「老後は好きなことをして楽しく暮らしたい」と考えている人は多いだろう。しかし、自由な時間が増えれば、自然と毎日が充実するとは限らない。歳を重ねても次々と楽しみを見つけられる人と、そうでない人の違いはどこにあるのか。本記事では、習慣本の超決定版『あきれるほど小さい習慣』をもとに、「楽しい老後を過ごせる人の特徴」について解説する。
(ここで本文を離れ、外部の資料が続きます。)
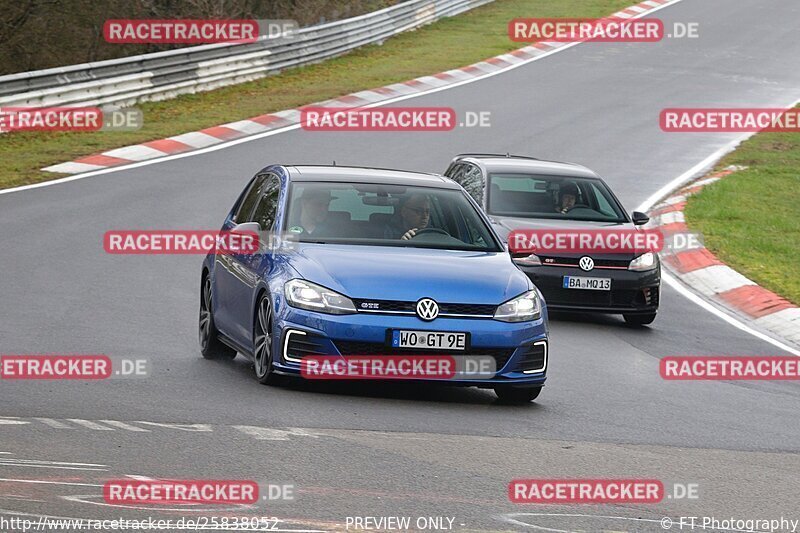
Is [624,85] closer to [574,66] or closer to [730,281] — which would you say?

(構成/ダイヤモンド社・秋岡敬子)

「楽しい老後を過ごせる人」の特徴・ベスト1Photo: Adobe Stock

「老後に期待」…していますか?

「老後は好きなことをして暮らしたい」と考えている人は多いだろう。

 しかし、時間ができれば、自然と毎日が楽しくなるわけではない。

 そう考えたことはないだろうか?

「ちょっと面白そう」で始めてしまう

 以前、スナックのママと話していたときのことだ。

 スマホで撮った写真を見せながら、「最近、陶芸を始めた」と教えてくれた。

 以前から興味があったのかと思ったら、そうではないという。

「近所に教室ができて、面白そうだったから試しに体験だけ行ってみたの」

 最初から「趣味にしよう」と決めていたわけではない。
 ただ、「ちょっと面白そう」と思ったから、一度だけ試してみた

 それが楽しくて通うようになり、教室で新しい友人までできたという

「最近は、次に何を作ろうか考えるのが楽しくて」

 そう話す姿を見て、楽しみというのは、待っていれば向こうからやってくるものではないのだと思った。

「1分だけ」なら始められる

『あきれるほど小さい習慣』には、こんなページがある。

多くの人は、新しいことを始めようとするとき、「まず何をやるか」という内容ばかりを考えてしまいます。
でも、私たちを億劫にさせているのは、「まず何をやるか」よりも「時間」なのです。
「30分はちょっと……。でも、1分だけならできそう!」
そう思うと、なんだか始められそうな気がしませんか?
たったこれだけで、心理的なハードルは驚くほど下がります。
だからこそ、まずは1分以内でできることを考えましょう。

――『あきれるほど小さい習慣』より

 新しいことを始めるとき、私たちはつい大げさに考えてしまう。

「英語を習うなら、毎日勉強しなければ」
「運動するなら、週に何度も通わなければ」
「趣味にするなら、ちゃんと続けなければ」

 そう考えた瞬間、楽しいはずのことまで面倒になってしまう。
 しかし、「一度だけ」「少しだけ」なら、ぐっと始めやすくなるのだ。

何でも楽しめる人は、「ちょっとだけ試す」

 読みたい本があったら、1ページだけ読んでみる。
 行ってみたい場所があったら、まず調べてみる。

 やってみて、つまらなければやめてもいい。

 大切なのは、「楽しそう」と感じた瞬間に、その気持ちを小さな行動へ変えることである。
 楽しい老後を過ごせる人の特徴・ベスト1は、興味を持ったことを「ちょっとだけ試してみる」ことだ。

 人生の楽しみは、最初から「一生の趣味」として見つかるものばかりではない。

 小さな「面白そう」を一つずつ拾っていく。
 その積み重ねが、歳を重ねてからの毎日を豊かにしてくれるのである。